:: Exercise inputs ::
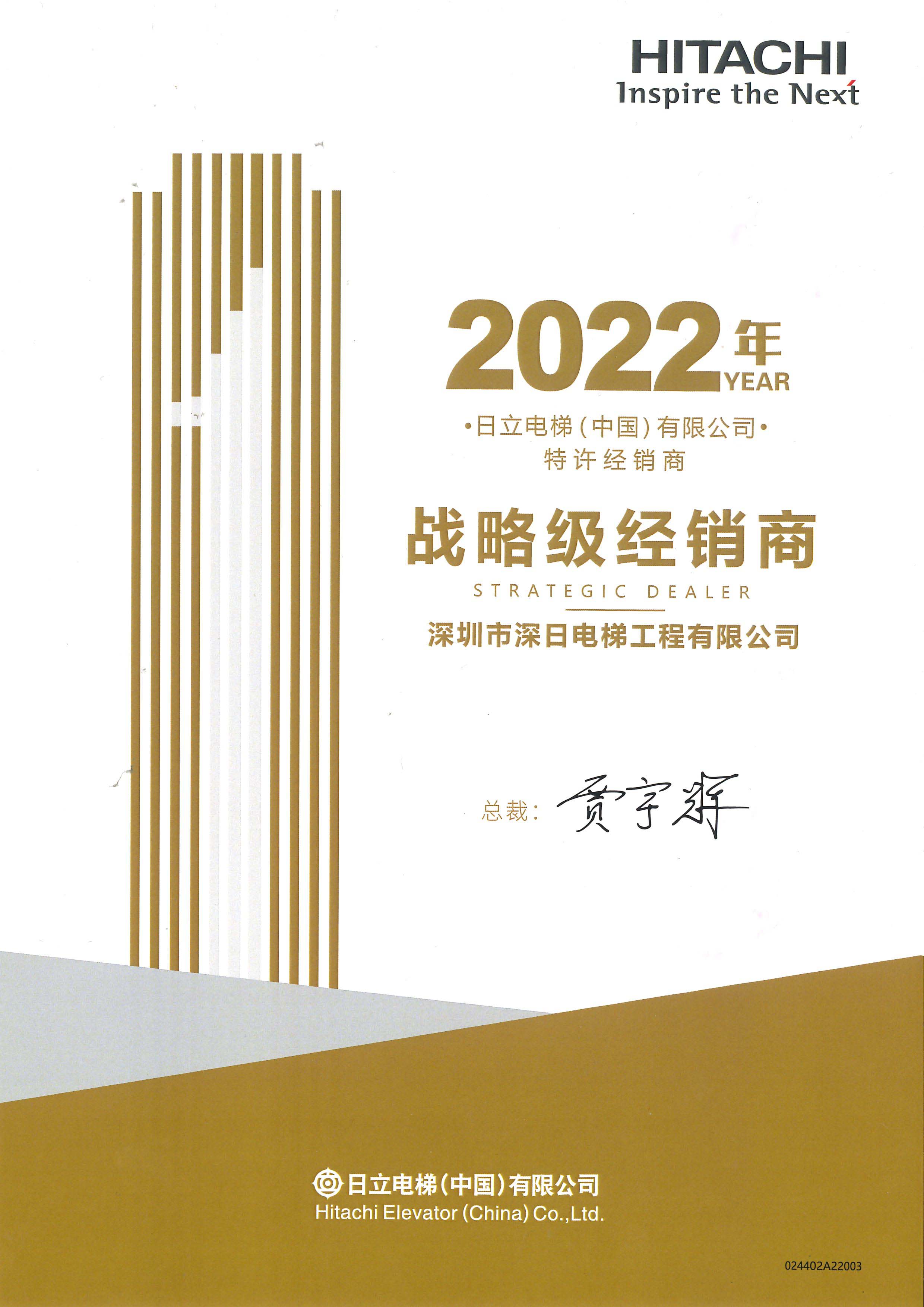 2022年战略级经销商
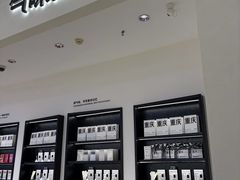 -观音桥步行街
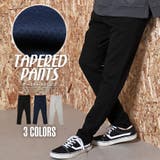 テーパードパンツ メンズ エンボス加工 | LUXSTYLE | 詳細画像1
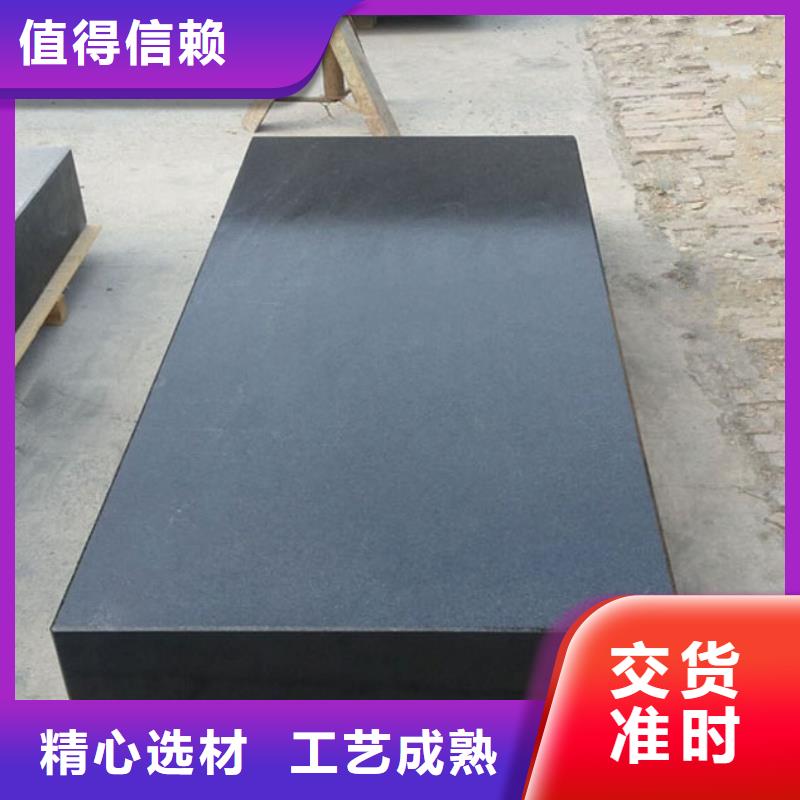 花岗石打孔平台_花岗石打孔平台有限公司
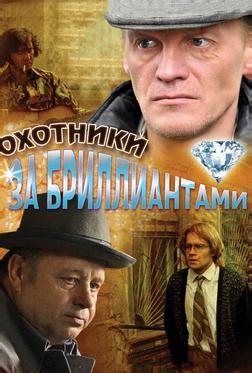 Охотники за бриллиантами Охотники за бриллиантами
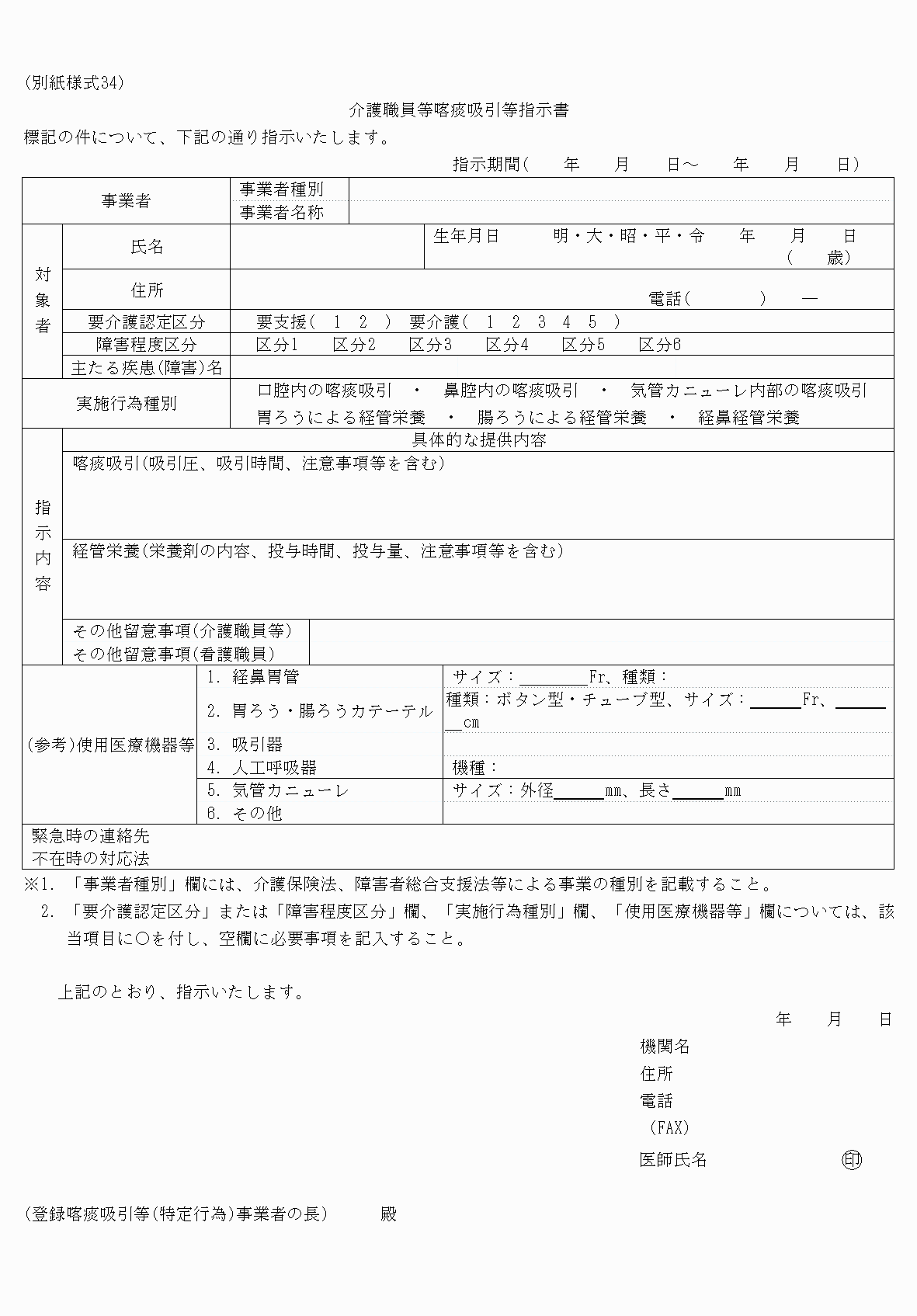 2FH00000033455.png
:::
:: Exercise inputs ::
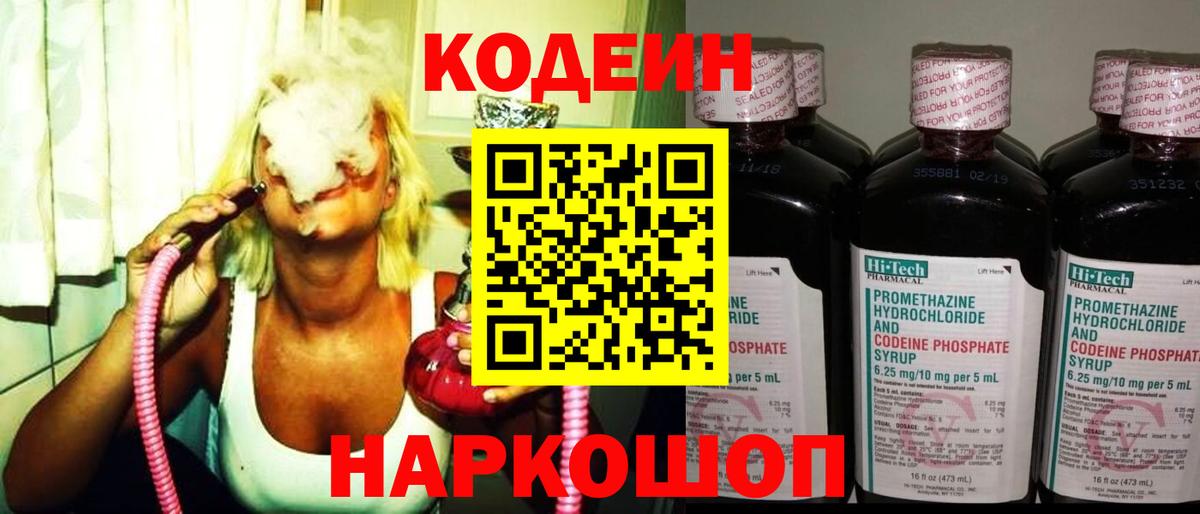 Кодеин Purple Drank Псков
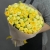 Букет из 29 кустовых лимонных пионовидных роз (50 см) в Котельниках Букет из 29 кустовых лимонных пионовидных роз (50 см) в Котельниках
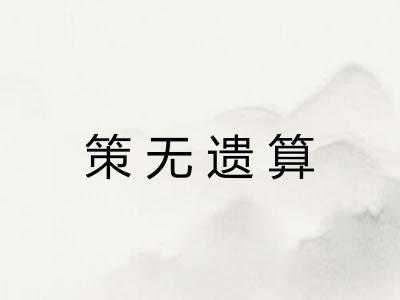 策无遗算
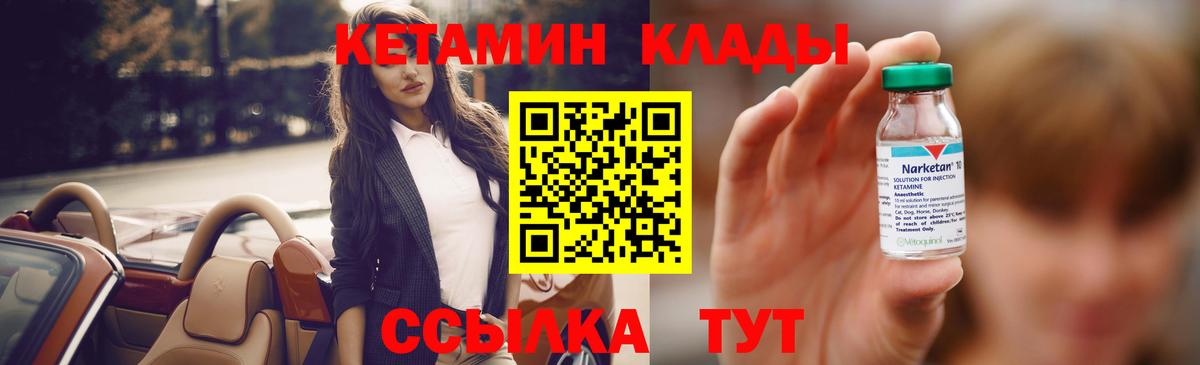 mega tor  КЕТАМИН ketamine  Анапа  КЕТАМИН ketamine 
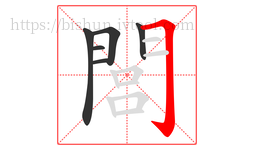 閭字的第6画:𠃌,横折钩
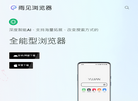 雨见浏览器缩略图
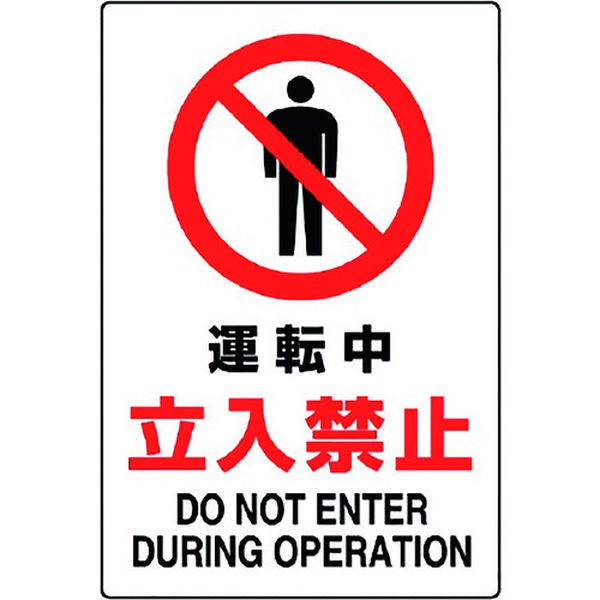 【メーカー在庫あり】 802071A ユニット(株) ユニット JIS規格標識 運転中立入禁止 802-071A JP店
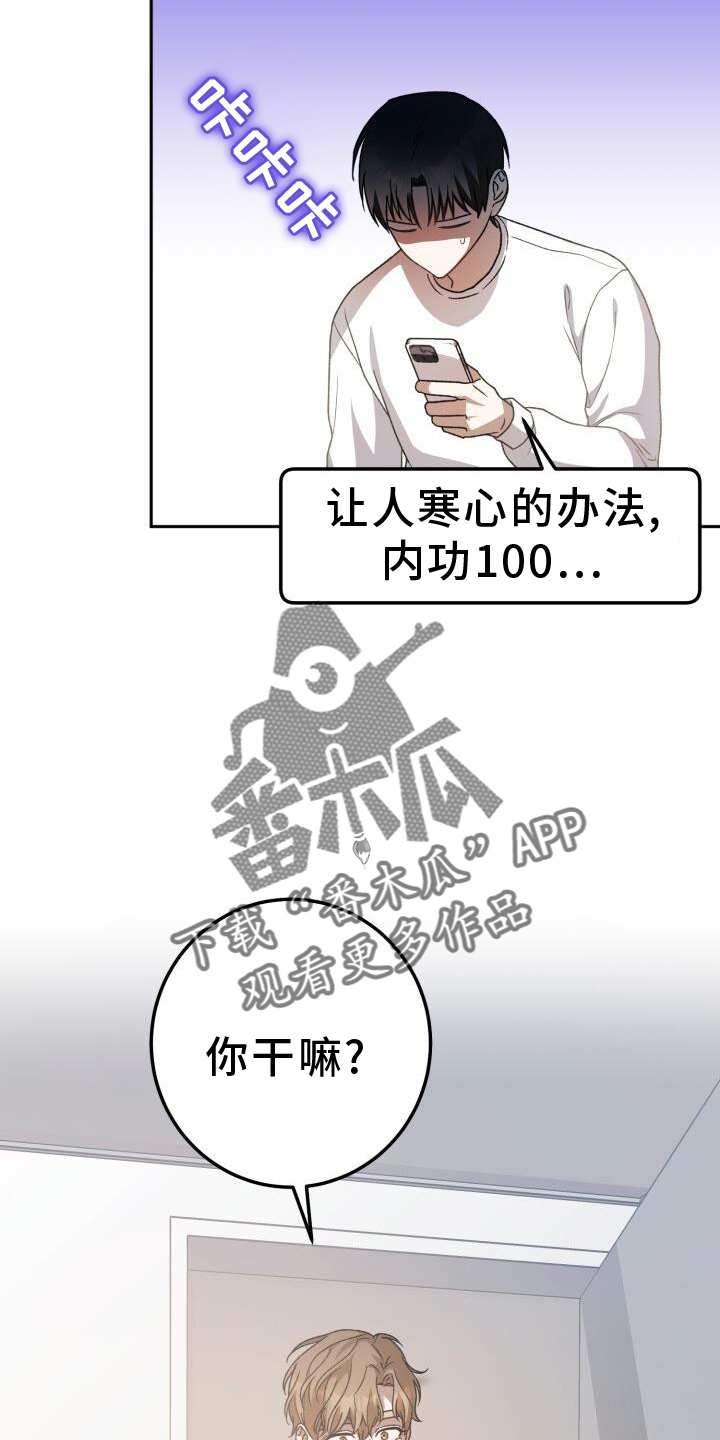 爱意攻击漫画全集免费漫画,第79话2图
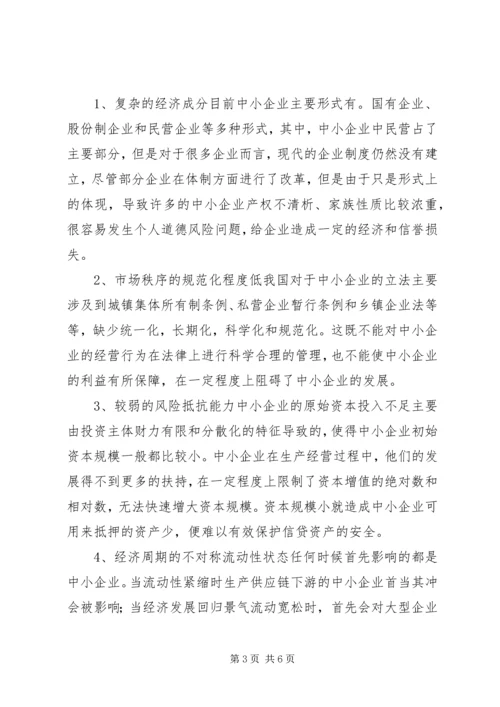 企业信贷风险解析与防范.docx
:::
Copy the records from the line containing "2022年战略级经销商" through the line containing "2FH00000033455.png", inclusive, keeping only their text and leaving out the pictures.

 2022年战略级经销商
 -观音桥步行街
 テーパードパンツ メンズ エンボス加工 | LUXSTYLE | 詳細画像1
 花岗石打孔平台_花岗石打孔平台有限公司
 Охотники за бриллиантами Охотники за бриллиантами
 2FH00000033455.png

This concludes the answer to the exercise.